I found that my favorite beer was something called Hefeweizen, which is described as a south German wheat beer, dry and tart with modest alcohol levels and when poured into the proper glass can be “one sexy looking beer” (and I quote). I’ve never really been much of a beer drinker, so who would have thought I would ever find a “favorite beer”, but there it is.

Among other brewers that I visited on my beer odyssey were Longtrail in Bridgewater Corners near Woodstock and Otter Creek in Waterbury. Both had food service and both were very informative and glad to see me. It always amazes me how many types of beer, seasonal and otherwise, are available to please any taste. No wonder these craft beers have become so popular.

I’ve always loved to bake. And King Arthur Flour has always been my favorite flour. The company has been around since 1790! (Just imagine. They were making flour for the Pilgrims.) And just recently they built a brand new education center in Norwich where you can take classes on just about any aspect of baking you can think of. Sounded like a perfect foodie junket to me, so I signed up and made my way north to America’s oldest flour company.

The education center is beautiful—clean, bright, modern and fully equipped. The list of guest instructors is long and impressive (and includes Martha Stewart among many others, in case you’re interested). The list of classes you can take ranges from introductory demonstrations for beginners to intensive weeklong courses for the professional, with a wide variety of hands-on classes for both adults and children. You can learn to make pizza dough, ciabatta, piecrusts, croissants, gingerbread houses and much, much more.

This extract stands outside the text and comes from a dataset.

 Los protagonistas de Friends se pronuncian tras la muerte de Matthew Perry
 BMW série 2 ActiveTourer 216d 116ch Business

All bakers are welcome, no matter what their skill level or baking interest might be. I decided to stick with the basics and took a class in basic French bread. My class was typically small, which encourages one-on-one learning, and my instructor truly seemed to enjoy being in the classroom with us.

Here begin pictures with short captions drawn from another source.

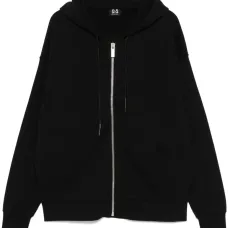 Худи с логотипом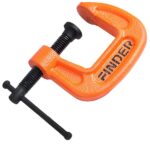 4 inch G-Clamp - Finder 195235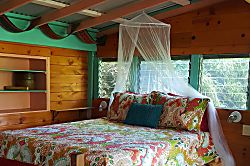 Echanted Grotto House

We all left with extra dough to bake at home. I can’t wait to go back and take a class in something really fancy. King Arthur offers a wide range of private classes, on virtually any baking topic. Wouldn’t it be fun to schedule a private class with a group of like-minded baking pals?

…and More
Really any little journey through Southern Vermont could be considered a foodie junket. In the summer, there are strawberries and blueberries to be picked at the farms all along Route 30 from Brattleboro to Manchester and on into Granville, NY. I stopped by the New England Maple Museum in Pittsford one day, and I spend happy hours every week at the farmers’ markets in the towns around us. Who needs fancy organic markets when we can buy freshly picked organic produce, locally made cheeses, jams, jellies, mustards, pickles, even kimchee, grass fed beef and free range chickens and eggs, pheasants, baked items and much, much more right here in our own backyard.